La deuxième partie de cette fable montre, toujours dans la chorégraphie et le chant lyrique, l'obstruction du bonheur par les autres c'est à dire la divergence des intérêts.
En effet, le deuxième acte débute au sein de la caverne des sorcières. Invitées par la magicienne, les sorcières trament la chute de Didon et l'anéantissement de Carthage, alors que Didon et Enée se divertissent lors d'une chasse, randonnée, aux périphéries de la ville.
Chœur et danses des sorcières qui concoctent leurs sortilèges. La scène se conclut dans le tumulte du tonnerre, des éclairs et d'une musique prémonitoire de la tragédie.
La deuxième partie de ce deuxième acte, débute comme suit : après avoir passé la majeure partie de la journée à chasser, Didon et Énée font une pause avec leur cour dans un bosquet pour se reposer. Belinda donne l'instruction à ses domestiques de préparer des rafraîchissements pour le couple royal. Alors que les préparatifs sont en train de se mettre en place,
Didon perçoit le bruit du tonnerre qui vrombit à distance. Belinda stoppe sans délai l'agitation des domestiques et leur commande de faire leurs paquets pour retourner en ville avant que l'orage ne survienne.
Tous s'en vont du bosquet, à l'exception d'Énée, retenu par un elfe maléfique, joué par Houssem Ben Moussa, déguisé en Mercure.
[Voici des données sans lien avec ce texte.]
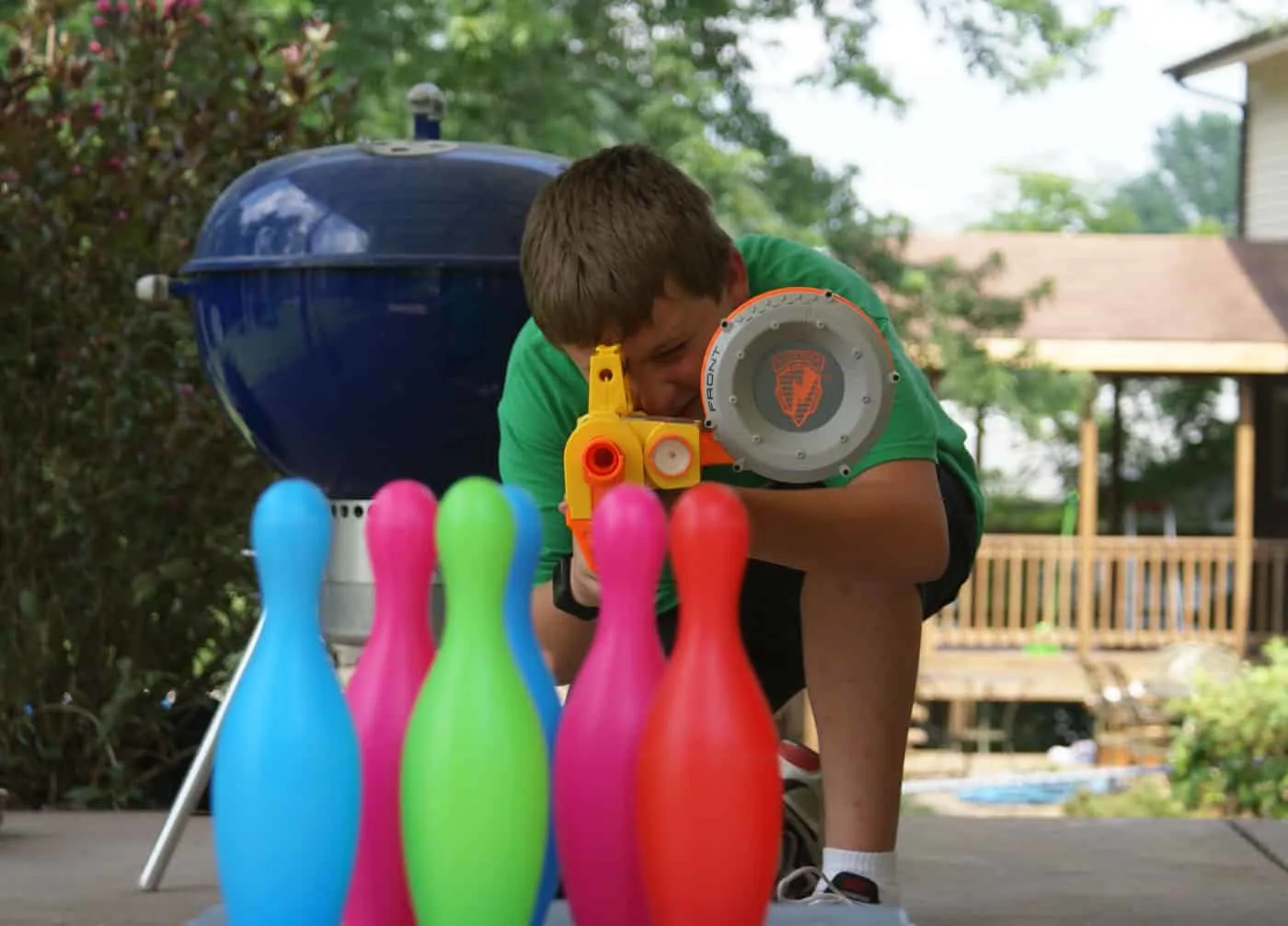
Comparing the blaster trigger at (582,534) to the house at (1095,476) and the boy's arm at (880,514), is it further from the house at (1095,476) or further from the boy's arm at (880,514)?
the house at (1095,476)

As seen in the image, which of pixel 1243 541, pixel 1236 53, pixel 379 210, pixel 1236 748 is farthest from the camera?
pixel 1236 53

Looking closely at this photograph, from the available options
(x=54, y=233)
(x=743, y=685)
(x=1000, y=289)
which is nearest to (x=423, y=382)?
(x=743, y=685)

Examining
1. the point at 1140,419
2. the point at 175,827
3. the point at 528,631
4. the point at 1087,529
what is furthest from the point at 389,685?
the point at 1140,419

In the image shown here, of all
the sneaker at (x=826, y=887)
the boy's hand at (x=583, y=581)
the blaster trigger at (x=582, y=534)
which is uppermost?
the blaster trigger at (x=582, y=534)

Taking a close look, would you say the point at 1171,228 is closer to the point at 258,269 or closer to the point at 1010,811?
the point at 1010,811

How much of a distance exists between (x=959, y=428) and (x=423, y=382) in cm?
74

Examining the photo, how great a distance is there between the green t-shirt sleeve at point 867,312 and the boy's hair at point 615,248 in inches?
8.1

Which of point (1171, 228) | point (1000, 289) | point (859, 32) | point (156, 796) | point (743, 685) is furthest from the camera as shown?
point (1171, 228)

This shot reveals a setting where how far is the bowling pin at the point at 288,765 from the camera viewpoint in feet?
4.46

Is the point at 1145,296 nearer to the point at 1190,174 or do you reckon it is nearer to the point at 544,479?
the point at 544,479

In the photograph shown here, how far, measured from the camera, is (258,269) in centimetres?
258

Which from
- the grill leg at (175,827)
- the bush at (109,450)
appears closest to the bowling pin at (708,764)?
the grill leg at (175,827)

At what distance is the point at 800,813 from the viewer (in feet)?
7.85

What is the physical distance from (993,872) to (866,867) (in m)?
0.90
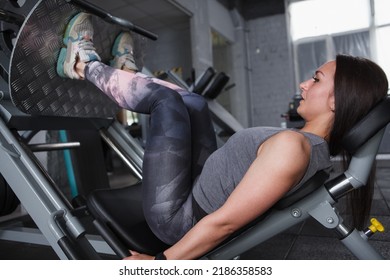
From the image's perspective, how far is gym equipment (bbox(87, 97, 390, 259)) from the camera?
0.66 metres

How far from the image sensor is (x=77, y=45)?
936mm

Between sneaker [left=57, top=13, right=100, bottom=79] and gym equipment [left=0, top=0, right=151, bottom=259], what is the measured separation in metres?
0.03

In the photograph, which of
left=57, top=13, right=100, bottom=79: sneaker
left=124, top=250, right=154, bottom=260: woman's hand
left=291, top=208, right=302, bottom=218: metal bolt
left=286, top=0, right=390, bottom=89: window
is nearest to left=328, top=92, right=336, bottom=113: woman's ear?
left=291, top=208, right=302, bottom=218: metal bolt

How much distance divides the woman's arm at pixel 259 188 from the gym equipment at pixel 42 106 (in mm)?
323

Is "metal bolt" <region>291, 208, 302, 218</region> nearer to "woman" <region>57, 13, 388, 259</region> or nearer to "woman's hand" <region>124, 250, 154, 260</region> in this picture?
"woman" <region>57, 13, 388, 259</region>

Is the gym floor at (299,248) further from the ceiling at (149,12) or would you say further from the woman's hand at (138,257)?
the ceiling at (149,12)

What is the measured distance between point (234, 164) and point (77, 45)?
0.59m

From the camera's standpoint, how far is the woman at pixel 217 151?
2.07 feet

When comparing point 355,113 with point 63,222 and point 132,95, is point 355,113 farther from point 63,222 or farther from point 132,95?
point 63,222

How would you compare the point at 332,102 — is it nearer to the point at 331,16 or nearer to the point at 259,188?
the point at 259,188

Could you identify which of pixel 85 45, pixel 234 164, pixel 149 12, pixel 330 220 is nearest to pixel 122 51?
pixel 85 45

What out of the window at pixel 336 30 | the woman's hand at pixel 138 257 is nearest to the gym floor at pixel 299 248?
the woman's hand at pixel 138 257

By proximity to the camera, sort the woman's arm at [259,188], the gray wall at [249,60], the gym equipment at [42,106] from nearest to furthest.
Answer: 1. the woman's arm at [259,188]
2. the gym equipment at [42,106]
3. the gray wall at [249,60]

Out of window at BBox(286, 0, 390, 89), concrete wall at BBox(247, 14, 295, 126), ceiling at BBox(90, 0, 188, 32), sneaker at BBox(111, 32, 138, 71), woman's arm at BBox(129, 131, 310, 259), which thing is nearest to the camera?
woman's arm at BBox(129, 131, 310, 259)
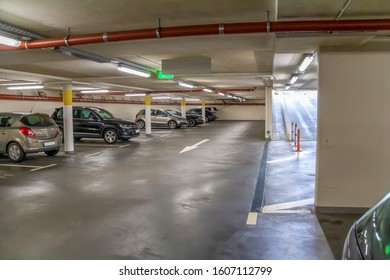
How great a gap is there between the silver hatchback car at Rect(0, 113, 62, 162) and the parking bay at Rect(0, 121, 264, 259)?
1.36 feet

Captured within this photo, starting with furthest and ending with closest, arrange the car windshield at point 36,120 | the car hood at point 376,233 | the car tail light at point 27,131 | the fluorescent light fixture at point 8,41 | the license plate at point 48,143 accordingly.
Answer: the license plate at point 48,143, the car windshield at point 36,120, the car tail light at point 27,131, the fluorescent light fixture at point 8,41, the car hood at point 376,233

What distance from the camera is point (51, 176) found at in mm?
8156

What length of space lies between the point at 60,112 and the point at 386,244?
1527 centimetres

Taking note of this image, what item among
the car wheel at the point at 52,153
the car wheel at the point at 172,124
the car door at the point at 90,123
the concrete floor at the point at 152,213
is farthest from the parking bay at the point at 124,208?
the car wheel at the point at 172,124

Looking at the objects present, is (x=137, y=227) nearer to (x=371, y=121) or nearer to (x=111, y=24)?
(x=111, y=24)

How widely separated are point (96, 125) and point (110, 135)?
777mm

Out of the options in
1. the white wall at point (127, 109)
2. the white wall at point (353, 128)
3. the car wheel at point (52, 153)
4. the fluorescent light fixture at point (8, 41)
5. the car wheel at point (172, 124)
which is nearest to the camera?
the fluorescent light fixture at point (8, 41)

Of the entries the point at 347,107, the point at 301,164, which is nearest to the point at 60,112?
the point at 301,164

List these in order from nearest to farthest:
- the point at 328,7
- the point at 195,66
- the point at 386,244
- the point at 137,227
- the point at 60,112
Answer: the point at 386,244 → the point at 328,7 → the point at 137,227 → the point at 195,66 → the point at 60,112

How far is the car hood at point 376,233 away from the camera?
1805 millimetres

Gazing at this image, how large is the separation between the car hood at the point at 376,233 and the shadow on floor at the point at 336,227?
166 centimetres

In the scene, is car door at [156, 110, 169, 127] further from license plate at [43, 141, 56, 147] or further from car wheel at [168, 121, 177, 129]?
license plate at [43, 141, 56, 147]

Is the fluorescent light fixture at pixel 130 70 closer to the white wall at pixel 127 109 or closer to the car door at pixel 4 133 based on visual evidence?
the car door at pixel 4 133

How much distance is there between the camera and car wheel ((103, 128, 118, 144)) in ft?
49.3
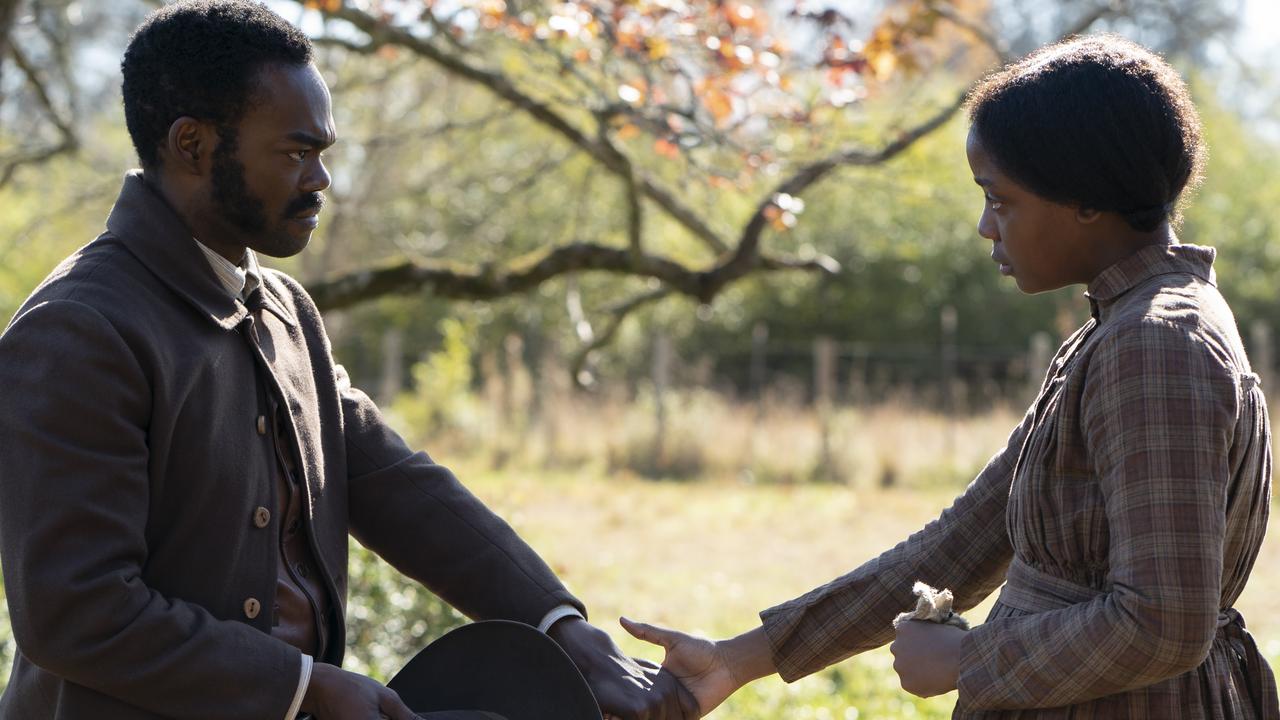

Ce dernier lui ordonne de quitter Carthage et de se diriger vers l'Italie pour fonder une nouvelle Troie c'est à dire un nouveau centre économique et culturel pour dominer la Méditerranée.
Énée, croyant en un ordre divin, suit les commandements de Mercure. Toutefois, il demeure rongé par la culpabilité de devoir abandonner sa bien aimée Didon. Avec le cœur lourd, il regagne le palais de Carthage pour faire lui faire un dernier adieu.